■ Excerpt to read ■
Tuesday, August 20, 2013

Instant Replay...Again...

Is this coming to MLB?
Yes, I am completely aware that it has been over four months since I last blogged.  It's funny - I actually do most of my blogging while I am in school; there's just something about being busy that allows me to concentrate and fire these things off, even in long form.  -- J.L.

Instant replay in a large form is coming to Major League Baseball, and I don't like it one bit.  I am but one man, and I plan to stand athwart history, yelling "stop!" (ok, so I probably butchered that William F. Buckley quote).

I actually covered most of my issues regarding full fledged replay over three years ago after a particularly controversial call in Miami allowed the Phillies to eventually escape and win a game against the Marlins.  The hooting and hollering for replay was very loud then, but Bud Selig wisely (how often does that word get applied to him?) avoided putting it in baseball at the time.

■ To be done ■
a) In the blog post on instant replay, which team did the Phillies beat after the controversial call in Miami?
b) Please pick up the blog post on instant replay after its last sentence and keep writing it.

■ Supplied entries ■
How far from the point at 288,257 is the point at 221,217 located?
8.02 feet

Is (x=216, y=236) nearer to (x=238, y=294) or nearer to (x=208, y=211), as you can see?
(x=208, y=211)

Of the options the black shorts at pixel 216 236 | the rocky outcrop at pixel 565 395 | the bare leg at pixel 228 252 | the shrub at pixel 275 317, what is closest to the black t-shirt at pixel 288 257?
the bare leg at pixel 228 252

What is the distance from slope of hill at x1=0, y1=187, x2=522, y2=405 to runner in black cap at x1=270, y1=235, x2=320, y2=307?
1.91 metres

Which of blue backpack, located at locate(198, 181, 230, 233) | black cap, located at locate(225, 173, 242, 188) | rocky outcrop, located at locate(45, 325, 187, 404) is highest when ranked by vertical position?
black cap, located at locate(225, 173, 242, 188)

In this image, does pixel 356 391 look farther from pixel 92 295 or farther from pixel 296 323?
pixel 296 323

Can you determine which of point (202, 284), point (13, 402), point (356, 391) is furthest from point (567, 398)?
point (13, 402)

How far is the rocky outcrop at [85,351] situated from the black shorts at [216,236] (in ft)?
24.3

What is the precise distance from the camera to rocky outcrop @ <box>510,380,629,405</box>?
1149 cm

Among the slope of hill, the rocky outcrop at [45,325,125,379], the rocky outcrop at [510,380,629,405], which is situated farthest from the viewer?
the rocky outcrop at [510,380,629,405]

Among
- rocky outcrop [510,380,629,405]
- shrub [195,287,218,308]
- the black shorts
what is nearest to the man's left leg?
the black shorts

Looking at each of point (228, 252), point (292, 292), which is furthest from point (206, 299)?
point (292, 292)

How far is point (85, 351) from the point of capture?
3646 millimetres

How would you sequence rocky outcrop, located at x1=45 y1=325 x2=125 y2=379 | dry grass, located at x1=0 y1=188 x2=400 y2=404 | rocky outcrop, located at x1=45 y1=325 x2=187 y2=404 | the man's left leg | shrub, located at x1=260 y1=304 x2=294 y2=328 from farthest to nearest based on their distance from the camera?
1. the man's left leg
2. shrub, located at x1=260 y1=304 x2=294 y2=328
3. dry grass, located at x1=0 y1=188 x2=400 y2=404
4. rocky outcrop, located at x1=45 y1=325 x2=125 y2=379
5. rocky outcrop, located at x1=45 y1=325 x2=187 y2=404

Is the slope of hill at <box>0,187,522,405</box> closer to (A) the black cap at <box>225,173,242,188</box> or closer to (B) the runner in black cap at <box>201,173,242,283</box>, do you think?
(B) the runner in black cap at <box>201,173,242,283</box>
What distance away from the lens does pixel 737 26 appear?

■ Answer list ■
a) The Marlins.

b)
Such wisdom went out the window last week, however, and while some or even many are applauding this "evolution" (although I know of at least one guy who isn't), it is going to be a system that will spectacularly and disastrously fail.  Consider the following:

1) Managers will get three "challenges" per game, but the first one can only take place between innings one and six.  The other two will be from the seventh inning until the conclusion of the game (how delightfully vague!).  I swear the NFL planted advisers to Bud, because this is the height of asininity.  No manager is able to see the play up close, nor are there any "eyes" up in the booth to talk to the manager over his headset to say "hey, challenging is a good (or bad) idea".  It will rely completely upon the emotion of the player who thinks (rightly or wrongly) that he got screwed on the call.  In other words, the players will call the shots. Baseball is a different game, and the NFL-ization of replay is a horrendous attempt at superimposition of another model.

2) Balls and strikes and traps are NOT subject to review.  That means no foul tips either.  The fact that there is selective review makes this a lukewarm system and will satisfy no one, except Bud, who fell for the Politician's Fallacy like an anvil.  I want a laser system for balls and strikes.  Keep the home plate umpire for calls at the plate and foul tips and the like, but if programming for a strike zone can be done in MLB: The Show, then it can be done in life too.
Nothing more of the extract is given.